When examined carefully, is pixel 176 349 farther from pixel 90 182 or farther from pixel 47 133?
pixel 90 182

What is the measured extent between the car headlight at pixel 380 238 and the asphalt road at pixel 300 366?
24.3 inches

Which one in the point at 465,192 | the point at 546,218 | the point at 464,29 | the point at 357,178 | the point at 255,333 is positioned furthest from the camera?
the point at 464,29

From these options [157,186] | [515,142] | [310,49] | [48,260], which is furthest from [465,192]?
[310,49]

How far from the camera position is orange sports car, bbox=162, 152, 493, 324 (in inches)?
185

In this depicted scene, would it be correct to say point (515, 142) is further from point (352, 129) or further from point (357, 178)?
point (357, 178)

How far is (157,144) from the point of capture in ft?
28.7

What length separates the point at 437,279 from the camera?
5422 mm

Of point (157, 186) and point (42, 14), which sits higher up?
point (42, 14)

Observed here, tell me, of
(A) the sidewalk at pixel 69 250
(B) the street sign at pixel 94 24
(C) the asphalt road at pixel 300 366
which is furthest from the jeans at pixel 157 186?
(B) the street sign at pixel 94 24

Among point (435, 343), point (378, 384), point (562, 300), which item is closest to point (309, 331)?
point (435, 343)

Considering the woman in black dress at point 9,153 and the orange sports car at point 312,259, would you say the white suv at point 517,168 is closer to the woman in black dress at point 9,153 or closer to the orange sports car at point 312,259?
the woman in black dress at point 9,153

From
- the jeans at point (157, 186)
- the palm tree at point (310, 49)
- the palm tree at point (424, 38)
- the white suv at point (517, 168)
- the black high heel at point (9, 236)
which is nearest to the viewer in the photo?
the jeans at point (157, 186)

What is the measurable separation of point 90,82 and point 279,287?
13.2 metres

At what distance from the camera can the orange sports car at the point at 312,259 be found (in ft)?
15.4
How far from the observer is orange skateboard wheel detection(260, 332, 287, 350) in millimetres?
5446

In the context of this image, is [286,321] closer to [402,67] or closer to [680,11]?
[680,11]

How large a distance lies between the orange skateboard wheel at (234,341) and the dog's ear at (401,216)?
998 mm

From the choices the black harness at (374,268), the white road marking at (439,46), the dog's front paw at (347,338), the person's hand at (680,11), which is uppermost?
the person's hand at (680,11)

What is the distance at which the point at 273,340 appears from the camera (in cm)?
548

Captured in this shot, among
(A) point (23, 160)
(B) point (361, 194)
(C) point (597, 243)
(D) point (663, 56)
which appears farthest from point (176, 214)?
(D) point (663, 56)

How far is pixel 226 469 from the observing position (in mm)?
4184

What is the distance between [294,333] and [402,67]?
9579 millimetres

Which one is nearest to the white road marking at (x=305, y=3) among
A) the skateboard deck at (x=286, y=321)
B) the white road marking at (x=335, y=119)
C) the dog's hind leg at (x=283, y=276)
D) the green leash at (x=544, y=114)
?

+===+

> Work required
Write out again, without any change, the material from the line containing "From the choices" through the final line of the material, including both ends.

> Written reply
From the choices the black harness at (374,268), the white road marking at (439,46), the dog's front paw at (347,338), the person's hand at (680,11), which is uppermost?
the person's hand at (680,11)

What is the distance at which the point at 273,340 appears from the camera (in cm)?
548

Captured in this shot, among
(A) point (23, 160)
(B) point (361, 194)
(C) point (597, 243)
(D) point (663, 56)
which appears farthest from point (176, 214)?
(D) point (663, 56)

How far is pixel 226 469 from the observing position (in mm)?
4184

What is the distance between [294,333] and [402,67]?
9579 millimetres

Which one is nearest to the white road marking at (x=305, y=3) among
A) the skateboard deck at (x=286, y=321)
B) the white road marking at (x=335, y=119)
C) the dog's hind leg at (x=283, y=276)
D) the green leash at (x=544, y=114)
?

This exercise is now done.